=== THE INPUT ===
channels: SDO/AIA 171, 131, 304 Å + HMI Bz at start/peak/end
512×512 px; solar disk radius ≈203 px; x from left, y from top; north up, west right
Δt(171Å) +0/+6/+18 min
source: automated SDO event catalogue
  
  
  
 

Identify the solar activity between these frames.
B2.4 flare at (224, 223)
===
## WHAT IS REQUIRED
The required output is the exact sequence of lines from the one containing "source: automated SDO event catalogue" through the end of the listing, both endpoints included.

## RESULT OF THE EXERCISE
source: automated SDO event catalogue
  
  
  
 

Identify the solar activity between these frames.
B2.4 flare at (224, 223)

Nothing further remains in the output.